Le syndicat des copropriétaires d'un immeuble a sollicité l'annulation d'une décision municipale rejetant sa demande de réfection de l'étanchéité d'une voie piétonne. Cette voie, située entre les immeubles de la copropriété, présentait des désordres nécessitant des travaux. En plus de l'annulation de la décision, le syndicat a demandé des dommages et intérêts pour le préjudice subi, ainsi qu'une injonction à la commune pour réaliser les travaux nécessaires. Le tribunal administratif a partiellement accueilli cette demande en annulant la décision municipale et en condamnant la commune à verser une somme au syndicat, tout en lui enjoignant de procéder aux travaux dans un délai imparti.
Conseil d’État, Section, 06/12/2019, 417167
1Faits
2Procédure
En première instance, le tribunal administratif de Nice a rendu un jugement le 10 janvier 2017, annulant la décision de la commune et condamnant celle-ci à verser une indemnité au syndicat des copropriétaires, tout en lui ordonnant d'effectuer les travaux nécessaires.
Suite à cet arrêt, la commune a interjeté appel devant la cour administrative d'appel de Marseille. Par un arrêt du 9 novembre 2017, cette cour a partiellement annulé le jugement du tribunal administratif, en ce qu'il avait annulé la décision municipale, tout en confirmant la condamnation à indemnisation.

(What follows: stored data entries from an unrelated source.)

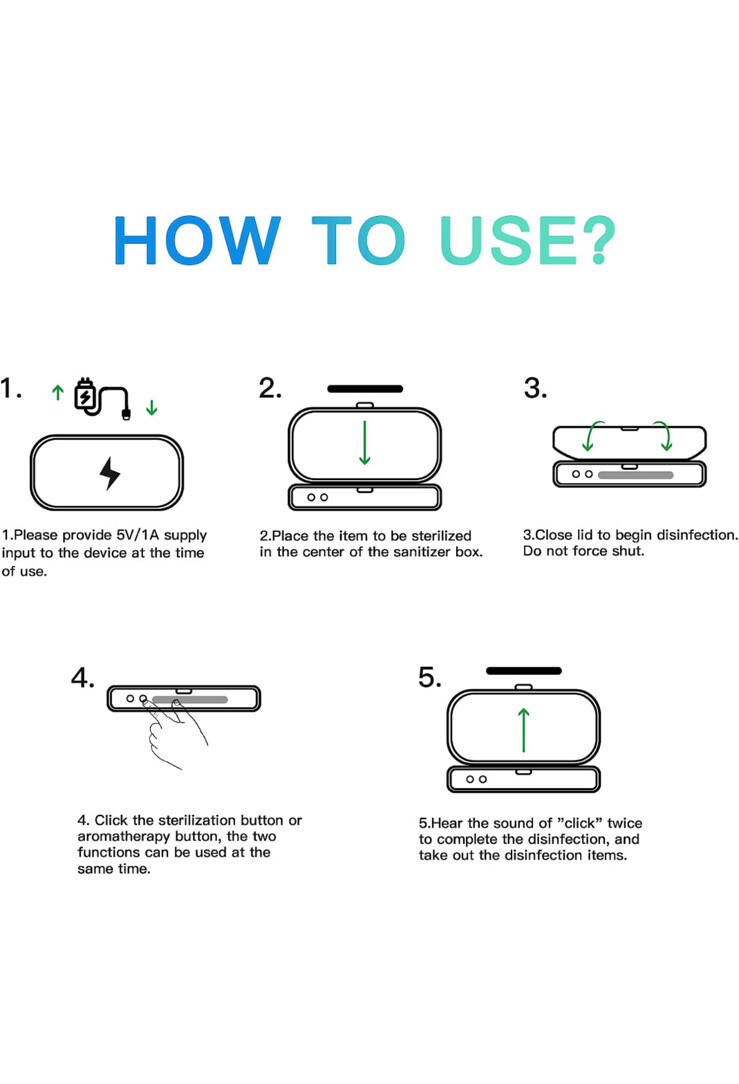 HOW TO USE?

1.

1.Please provide 5V/1A supply input to the device at the time of use.

2.

2.Place the item to be sterilized in the center of the sanitizer box.

3.

3.Close lid to begin disinfection. Do not force shut.

4.

4. Click the sterilization button or aromatherapy button, the two functions can be used at the same time.

5.

5.Hear the sound of "click" twice to complete the disinfection, and take out the disinfection items.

Le syndicat des copropriétaires a alors formé un pourvoi en cassation devant le Conseil d'État, contestant l'arrêt de la cour administrative d'appel.
3Problème de droit
La cour administrative d'appel a-t-elle commis une erreur de droit en ne considérant pas l'abstention de la commune comme constitutive d'une faute ?
4Solution
La Cour casse l'arrêt attaqué en raison d'une erreur de droit commise par la cour administrative d'appel. En effet, il incombait à cette dernière de vérifier si l'abstention de la commune à réaliser les travaux était fautive au regard des circonstances de fait et du coût des mesures par rapport à la gravité du préjudice. La cour n'a pas correctement apprécié si cette abstention était justifiée par un motif d'intérêt général ou par un droit de tiers. Par conséquent, les articles 2 et 3 de l'arrêt du 9 novembre 2017 sont annulés et l'affaire est renvoyée à la cour administrative d'appel pour qu'elle statue à nouveau sur les conclusions du syndicat des copropriétaires concernant l'injonction de réaliser les travaux nécessaires. La commune est également condamnée à verser une somme au syndicat au titre des frais engagés dans le cadre du contentieux.